Saturday, May 04, 2024
57.0°F

Canal project will require bridge work

by Charles H. Featherstone Staff Writer
| May 23, 2017 3:00 AM

EPHRATA — The ongoing project to widen the East Low Canal and increase the amount of water it can deliver to customers in Adams and Grant counties is likely going to require abandoning two small bridges, and rebuilding 10 others, in both counties.

The task will be finding the money to pay for it all.

“I’m here to help you figure out how to fund these bridges, and we will be your partner,” said G. Thomas Tebb, director of the Columbia River office for the state Department of Ecology.

“But my job is to finish the canal, and not build county bridges, though I see that as part of finishing the canal,” he told members of the Grant County Commission on Monday.

Tebb was joined by Melissa Downes, a hydrologist with the state Department of Ecology, Michael Schwisow, a state lobbyist representing irrigation districts in the Columbia Basin, and Clint Wertz, the field office manager for the Bureau of Reclamation in Ephrata.

According to Downes, there are 17 bridges across the East Low Canal in Grant and Adams counties. Of those, five (four in Grant County, one in Adams) are “adequate” — in no need of repairs or replacement — and 12 (two in Grant County, 10 in Adams) need some kind of modification to allow the canal to be widened.

It was estimated that it would take about $1 million per bridge to bring the bridges up to date. Most were built in the late 1940s — about the time the canal was constructed — to allow farmers to cross the canal with tractors and two-ton trucks.

“We don’t have the money,” said Commissioner Richard Stevens.

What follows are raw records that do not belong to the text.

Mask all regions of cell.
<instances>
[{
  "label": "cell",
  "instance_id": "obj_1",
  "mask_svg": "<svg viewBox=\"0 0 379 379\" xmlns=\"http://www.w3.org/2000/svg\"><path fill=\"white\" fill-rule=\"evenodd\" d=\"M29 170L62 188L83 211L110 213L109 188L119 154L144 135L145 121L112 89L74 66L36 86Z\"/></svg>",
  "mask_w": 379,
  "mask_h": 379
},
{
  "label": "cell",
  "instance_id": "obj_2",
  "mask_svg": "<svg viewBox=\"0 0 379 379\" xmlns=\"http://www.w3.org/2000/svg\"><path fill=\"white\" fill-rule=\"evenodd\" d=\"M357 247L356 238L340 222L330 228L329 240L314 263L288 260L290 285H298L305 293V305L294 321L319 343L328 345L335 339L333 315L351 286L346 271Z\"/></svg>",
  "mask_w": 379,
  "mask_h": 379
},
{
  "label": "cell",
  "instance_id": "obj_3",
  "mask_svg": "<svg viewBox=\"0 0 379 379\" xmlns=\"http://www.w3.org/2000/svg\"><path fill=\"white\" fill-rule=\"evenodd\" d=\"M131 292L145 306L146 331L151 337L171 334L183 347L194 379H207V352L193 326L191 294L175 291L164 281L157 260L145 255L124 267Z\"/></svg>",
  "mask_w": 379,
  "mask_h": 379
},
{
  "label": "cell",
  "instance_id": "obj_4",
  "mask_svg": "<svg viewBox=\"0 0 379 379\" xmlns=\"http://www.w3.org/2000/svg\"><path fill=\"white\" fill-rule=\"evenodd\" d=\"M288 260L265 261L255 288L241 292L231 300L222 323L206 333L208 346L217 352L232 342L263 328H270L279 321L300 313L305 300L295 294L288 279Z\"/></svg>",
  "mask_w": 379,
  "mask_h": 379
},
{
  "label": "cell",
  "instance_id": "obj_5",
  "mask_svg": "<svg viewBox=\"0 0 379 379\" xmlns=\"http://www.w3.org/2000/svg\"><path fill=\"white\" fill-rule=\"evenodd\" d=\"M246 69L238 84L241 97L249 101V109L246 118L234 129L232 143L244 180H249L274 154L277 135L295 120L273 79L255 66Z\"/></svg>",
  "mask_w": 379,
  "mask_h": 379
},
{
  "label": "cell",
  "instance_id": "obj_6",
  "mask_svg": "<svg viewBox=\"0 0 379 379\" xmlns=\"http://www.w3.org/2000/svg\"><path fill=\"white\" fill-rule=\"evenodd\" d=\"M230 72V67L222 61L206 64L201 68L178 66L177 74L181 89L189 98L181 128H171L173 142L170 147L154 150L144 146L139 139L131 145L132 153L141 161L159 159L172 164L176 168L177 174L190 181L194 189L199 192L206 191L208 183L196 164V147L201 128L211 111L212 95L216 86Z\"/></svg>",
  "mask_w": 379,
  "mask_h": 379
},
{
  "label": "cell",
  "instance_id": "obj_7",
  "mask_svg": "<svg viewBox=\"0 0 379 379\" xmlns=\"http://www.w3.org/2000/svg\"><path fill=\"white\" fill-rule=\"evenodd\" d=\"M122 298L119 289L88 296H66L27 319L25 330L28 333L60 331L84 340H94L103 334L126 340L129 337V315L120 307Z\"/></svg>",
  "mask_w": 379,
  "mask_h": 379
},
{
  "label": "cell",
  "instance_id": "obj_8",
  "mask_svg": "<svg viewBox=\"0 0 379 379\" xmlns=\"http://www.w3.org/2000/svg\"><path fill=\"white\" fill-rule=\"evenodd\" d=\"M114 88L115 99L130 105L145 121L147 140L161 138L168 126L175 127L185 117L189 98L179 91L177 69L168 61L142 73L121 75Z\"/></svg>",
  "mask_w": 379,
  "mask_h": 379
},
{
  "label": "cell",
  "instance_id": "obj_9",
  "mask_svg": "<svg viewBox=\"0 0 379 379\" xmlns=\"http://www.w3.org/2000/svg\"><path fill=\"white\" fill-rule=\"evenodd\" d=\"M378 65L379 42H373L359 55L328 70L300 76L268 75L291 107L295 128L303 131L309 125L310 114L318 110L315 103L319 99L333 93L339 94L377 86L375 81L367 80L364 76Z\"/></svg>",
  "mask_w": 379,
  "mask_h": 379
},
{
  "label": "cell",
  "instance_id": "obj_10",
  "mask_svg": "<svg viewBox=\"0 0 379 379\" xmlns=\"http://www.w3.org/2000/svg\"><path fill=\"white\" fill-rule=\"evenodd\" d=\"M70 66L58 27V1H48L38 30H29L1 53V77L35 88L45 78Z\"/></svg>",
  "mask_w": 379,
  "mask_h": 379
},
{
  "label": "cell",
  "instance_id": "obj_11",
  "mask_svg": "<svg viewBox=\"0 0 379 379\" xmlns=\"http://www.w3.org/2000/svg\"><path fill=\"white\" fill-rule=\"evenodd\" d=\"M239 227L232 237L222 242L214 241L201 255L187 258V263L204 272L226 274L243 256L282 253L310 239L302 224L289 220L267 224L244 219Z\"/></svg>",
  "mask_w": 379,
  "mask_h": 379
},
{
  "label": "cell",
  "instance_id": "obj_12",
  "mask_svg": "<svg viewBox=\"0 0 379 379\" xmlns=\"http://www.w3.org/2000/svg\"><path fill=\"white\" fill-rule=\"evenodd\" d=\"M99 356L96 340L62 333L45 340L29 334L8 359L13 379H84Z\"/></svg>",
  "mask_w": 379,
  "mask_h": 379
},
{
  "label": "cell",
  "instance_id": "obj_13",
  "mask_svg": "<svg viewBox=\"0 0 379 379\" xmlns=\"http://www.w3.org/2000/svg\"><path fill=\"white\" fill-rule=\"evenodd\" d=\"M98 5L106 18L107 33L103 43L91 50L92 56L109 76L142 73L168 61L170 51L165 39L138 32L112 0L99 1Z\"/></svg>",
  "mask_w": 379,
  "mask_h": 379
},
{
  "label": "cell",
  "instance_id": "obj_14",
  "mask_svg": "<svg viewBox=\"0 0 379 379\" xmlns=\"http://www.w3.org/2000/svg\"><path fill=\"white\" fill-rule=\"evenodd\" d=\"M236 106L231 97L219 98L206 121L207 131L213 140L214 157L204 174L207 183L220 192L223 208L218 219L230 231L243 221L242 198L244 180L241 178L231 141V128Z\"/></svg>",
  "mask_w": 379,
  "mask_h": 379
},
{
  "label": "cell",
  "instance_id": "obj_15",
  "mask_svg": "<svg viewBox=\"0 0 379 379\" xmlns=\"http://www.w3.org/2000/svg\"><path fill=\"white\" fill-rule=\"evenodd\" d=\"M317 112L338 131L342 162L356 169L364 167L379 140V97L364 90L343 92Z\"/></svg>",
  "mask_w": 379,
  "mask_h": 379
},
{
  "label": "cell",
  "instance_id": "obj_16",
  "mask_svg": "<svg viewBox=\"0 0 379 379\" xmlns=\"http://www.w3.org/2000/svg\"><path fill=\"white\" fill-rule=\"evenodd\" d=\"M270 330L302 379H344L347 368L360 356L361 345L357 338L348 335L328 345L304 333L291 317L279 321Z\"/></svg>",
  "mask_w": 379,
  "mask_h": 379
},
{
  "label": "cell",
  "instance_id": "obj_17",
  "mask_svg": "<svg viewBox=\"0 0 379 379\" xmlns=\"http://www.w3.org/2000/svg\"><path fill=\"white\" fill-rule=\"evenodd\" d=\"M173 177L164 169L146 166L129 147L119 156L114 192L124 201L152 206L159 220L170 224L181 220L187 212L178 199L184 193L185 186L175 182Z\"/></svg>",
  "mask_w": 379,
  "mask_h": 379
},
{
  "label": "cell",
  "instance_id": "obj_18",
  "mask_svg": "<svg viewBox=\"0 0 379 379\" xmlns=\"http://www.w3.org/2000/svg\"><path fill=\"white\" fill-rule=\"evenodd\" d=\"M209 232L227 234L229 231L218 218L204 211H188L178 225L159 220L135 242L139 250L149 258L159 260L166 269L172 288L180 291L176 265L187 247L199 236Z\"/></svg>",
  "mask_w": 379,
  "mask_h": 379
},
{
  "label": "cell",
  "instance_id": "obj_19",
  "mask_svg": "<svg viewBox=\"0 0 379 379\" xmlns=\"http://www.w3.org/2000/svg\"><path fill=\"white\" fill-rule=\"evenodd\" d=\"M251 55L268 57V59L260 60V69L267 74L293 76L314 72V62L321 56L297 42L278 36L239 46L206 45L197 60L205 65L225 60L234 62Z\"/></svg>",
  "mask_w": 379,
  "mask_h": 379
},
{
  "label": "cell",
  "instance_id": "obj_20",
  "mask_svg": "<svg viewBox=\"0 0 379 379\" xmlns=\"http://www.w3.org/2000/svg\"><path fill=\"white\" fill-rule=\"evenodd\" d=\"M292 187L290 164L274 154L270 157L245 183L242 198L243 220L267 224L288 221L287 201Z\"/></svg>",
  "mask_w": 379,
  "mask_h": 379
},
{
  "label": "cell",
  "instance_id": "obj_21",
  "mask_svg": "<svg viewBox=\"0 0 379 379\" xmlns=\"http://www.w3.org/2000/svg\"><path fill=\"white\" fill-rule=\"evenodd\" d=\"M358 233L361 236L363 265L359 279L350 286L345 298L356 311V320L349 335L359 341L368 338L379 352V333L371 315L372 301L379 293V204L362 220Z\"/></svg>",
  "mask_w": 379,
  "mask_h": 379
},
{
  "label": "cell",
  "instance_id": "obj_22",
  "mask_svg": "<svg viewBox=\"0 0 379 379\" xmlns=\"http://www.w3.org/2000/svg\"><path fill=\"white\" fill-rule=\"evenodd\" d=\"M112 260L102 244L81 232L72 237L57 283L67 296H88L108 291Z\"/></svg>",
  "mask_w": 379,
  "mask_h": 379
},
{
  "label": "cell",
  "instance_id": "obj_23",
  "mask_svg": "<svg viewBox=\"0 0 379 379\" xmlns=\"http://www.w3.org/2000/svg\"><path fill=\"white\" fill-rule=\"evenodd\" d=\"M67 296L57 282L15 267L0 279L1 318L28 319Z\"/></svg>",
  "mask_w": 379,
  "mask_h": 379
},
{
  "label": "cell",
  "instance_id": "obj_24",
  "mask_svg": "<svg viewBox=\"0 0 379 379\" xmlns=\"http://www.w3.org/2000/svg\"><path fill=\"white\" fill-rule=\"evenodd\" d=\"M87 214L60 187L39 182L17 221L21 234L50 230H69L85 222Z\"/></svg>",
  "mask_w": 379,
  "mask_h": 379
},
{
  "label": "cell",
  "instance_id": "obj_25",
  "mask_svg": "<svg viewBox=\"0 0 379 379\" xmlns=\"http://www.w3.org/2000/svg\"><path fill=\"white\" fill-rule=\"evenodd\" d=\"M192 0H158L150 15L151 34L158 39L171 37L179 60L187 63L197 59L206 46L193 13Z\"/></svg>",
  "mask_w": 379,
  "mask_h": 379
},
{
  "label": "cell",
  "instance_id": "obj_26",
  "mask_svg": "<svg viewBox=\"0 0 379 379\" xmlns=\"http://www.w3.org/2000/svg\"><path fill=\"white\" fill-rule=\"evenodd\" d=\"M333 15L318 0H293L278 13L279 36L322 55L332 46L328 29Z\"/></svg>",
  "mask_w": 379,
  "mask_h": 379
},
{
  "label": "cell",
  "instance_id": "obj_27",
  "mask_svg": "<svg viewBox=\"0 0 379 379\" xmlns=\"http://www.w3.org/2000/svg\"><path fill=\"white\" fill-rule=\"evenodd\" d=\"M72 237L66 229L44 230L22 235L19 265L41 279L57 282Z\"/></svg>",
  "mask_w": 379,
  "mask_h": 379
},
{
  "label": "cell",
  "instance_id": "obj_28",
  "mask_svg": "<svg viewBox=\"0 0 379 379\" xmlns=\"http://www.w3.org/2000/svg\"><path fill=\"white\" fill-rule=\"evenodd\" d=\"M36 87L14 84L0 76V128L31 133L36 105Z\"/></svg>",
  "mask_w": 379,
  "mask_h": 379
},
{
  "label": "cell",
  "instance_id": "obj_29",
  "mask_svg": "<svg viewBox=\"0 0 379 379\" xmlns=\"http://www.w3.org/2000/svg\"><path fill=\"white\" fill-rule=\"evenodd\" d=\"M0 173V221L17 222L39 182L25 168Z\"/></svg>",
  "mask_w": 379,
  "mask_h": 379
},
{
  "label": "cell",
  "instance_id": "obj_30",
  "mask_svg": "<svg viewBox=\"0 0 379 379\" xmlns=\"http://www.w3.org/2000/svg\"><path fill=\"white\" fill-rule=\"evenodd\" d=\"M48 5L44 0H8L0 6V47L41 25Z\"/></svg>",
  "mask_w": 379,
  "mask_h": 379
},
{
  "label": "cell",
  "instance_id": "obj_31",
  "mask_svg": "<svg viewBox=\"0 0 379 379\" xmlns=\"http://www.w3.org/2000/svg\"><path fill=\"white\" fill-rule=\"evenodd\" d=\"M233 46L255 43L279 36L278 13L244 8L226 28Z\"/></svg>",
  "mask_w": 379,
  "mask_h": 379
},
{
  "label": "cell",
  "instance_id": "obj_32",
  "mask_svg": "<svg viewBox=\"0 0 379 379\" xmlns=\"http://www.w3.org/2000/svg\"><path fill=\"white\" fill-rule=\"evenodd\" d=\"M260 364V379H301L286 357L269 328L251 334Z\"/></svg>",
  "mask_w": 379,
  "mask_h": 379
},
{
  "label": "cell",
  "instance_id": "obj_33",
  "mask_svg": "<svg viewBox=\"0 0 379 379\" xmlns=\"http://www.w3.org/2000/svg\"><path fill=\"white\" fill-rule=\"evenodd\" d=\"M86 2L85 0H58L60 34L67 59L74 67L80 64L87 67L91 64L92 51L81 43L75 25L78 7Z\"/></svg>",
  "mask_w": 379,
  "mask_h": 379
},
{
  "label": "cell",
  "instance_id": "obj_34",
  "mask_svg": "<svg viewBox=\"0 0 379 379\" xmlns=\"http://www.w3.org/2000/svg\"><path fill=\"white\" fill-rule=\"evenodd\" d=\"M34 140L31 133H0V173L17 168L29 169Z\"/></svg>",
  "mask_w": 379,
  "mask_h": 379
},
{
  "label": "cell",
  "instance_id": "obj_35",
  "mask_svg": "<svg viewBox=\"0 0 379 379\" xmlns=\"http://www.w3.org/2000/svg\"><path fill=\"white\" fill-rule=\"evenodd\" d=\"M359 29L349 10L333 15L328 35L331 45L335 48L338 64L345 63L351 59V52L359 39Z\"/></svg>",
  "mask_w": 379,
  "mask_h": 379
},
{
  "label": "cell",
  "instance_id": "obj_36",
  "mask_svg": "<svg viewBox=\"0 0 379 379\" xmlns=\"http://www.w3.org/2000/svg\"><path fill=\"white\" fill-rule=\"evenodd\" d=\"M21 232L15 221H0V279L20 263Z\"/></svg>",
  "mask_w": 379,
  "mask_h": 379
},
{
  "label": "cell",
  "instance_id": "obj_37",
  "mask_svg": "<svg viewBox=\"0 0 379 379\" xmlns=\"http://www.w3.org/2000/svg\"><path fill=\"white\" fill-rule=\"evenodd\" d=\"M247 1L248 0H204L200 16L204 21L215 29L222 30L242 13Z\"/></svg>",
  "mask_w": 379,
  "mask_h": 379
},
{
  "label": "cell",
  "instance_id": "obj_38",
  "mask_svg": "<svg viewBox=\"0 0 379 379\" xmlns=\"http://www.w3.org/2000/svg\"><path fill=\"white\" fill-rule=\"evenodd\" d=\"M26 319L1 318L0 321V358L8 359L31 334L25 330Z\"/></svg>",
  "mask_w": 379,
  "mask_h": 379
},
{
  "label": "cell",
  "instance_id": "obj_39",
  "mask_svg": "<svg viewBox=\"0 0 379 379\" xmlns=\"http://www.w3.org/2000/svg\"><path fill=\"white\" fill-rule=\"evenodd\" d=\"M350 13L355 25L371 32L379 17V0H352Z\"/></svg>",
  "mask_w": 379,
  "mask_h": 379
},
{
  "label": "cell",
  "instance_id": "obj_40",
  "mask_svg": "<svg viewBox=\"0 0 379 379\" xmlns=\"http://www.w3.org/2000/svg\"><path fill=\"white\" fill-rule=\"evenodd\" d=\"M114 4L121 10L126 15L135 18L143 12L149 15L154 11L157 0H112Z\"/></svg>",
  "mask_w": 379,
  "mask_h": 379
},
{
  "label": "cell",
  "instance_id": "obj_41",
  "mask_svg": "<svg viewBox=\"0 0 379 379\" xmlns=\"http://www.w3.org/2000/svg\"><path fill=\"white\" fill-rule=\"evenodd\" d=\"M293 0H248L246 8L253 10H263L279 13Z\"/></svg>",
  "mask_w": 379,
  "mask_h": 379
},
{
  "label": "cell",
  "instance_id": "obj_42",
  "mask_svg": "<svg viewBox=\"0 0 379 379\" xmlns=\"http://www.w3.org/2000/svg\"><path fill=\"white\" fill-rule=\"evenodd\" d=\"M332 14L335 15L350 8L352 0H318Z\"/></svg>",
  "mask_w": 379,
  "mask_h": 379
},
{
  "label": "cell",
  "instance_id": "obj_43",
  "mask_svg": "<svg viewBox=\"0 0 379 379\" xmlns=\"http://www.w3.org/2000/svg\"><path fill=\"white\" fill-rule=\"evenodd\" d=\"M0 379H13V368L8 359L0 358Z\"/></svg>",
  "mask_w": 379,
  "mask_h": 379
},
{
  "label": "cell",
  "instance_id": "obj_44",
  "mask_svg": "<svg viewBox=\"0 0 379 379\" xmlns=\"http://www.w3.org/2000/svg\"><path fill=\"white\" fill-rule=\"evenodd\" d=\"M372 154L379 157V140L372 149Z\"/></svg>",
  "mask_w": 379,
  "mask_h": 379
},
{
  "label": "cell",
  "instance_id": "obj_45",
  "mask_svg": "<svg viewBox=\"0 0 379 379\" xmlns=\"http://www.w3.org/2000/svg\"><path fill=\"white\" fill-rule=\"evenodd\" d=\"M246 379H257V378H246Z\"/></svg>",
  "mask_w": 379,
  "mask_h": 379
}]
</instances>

While two of those bridges have already been replaced to allow for the widening of the canal, Downes said that Grant and Adams counties have been asked to “vacate” — abandon and dismantle — one bridge each.

No bridges have been identified — in fact, the state, county, the Bureau of Reclamation would have to do some research to figure who actually owns the bridges in question — but several identified the bridge on Road W Southeast north of Warden as the best candidate in Grant County.

“That’s an old timber bridge,” said Grant County Public Works Director Jeff Tincher, noting that the bridge is in fairly good shape, isn’t in line for any upcoming maintenance, and during the last traffic study in September of 2013, averaged about 17 cars per day.

However, any attempt to vacate a bridge would require a public hearing, Stevens noted.

Tebb said he would help officials in both Adams and Grant counties go after federal and state grants and get as much money as they could to replace the bridges.

“We’ve got a little bit of time, about two to three years, before the first bridge needs to be rebuilt,” Tebb said.

The widening and improving of the East Low Canal is part of the Odessa Ground Water Replacement Program, put in place by the state legislature about 10 years ago to provide irrigation water to farmers in Grant and Adams counties from the Columbia River and its reservoirs as opposed to well water pumped from the declining Odessa aquifer.

In addition to widening the canal, a number of siphons have been replaced and the Bureau of Reclamation is beginning to create delivery systems along the length of the canal.